### What to do
From the line with "Parede refrigerando da" to the line with "Как подключить ip камеру через wifi", retype every line exactly, including those two, and leave out the rest of the data below.

### Data to process
+===+
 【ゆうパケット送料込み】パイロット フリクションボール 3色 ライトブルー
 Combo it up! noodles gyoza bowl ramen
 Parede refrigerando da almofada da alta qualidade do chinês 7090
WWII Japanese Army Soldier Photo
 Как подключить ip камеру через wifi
+===+
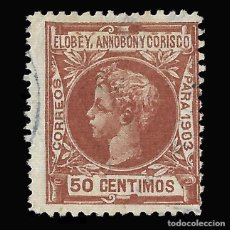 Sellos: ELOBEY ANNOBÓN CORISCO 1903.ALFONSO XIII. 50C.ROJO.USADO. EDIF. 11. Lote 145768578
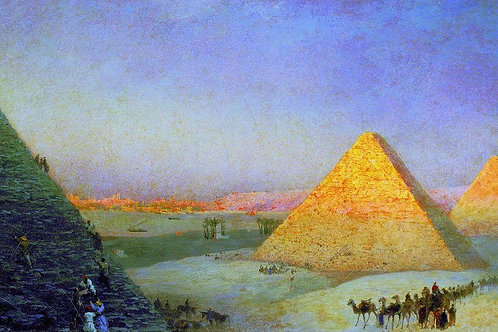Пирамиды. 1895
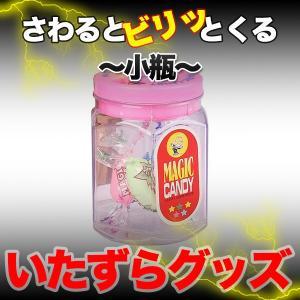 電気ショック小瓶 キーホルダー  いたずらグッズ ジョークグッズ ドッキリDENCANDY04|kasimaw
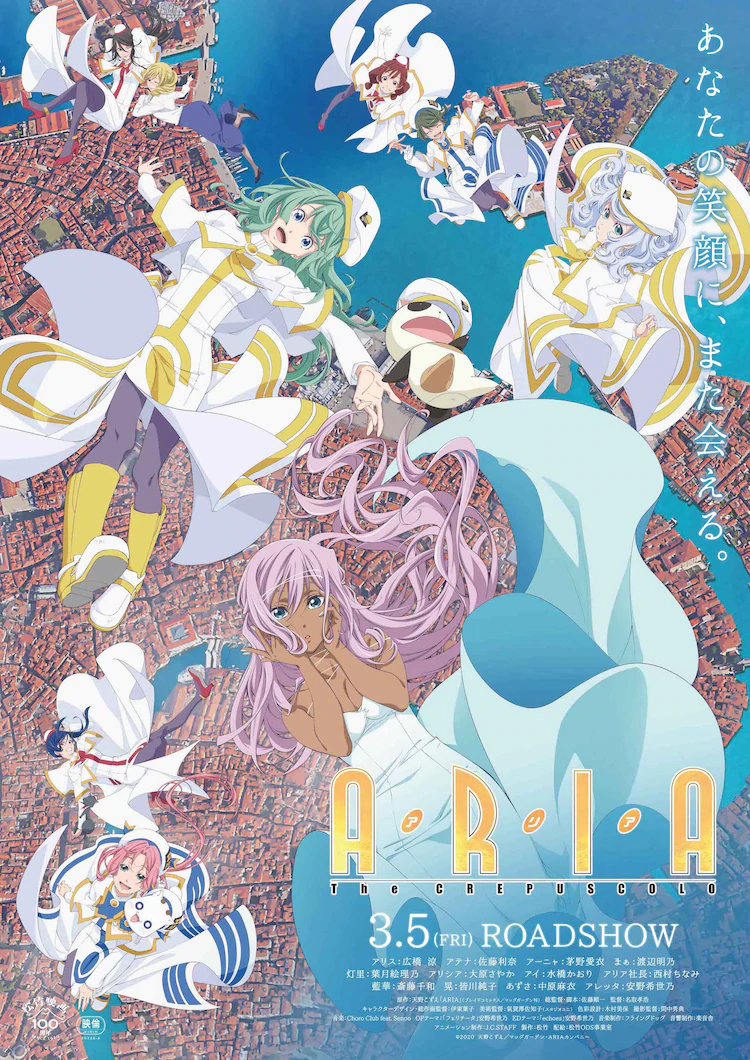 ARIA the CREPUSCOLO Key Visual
+===+
### Response to this exercise
 Parede refrigerando da almofada da alta qualidade do chinês 7090
WWII Japanese Army Soldier Photo
 Как подключить ip камеру через wifi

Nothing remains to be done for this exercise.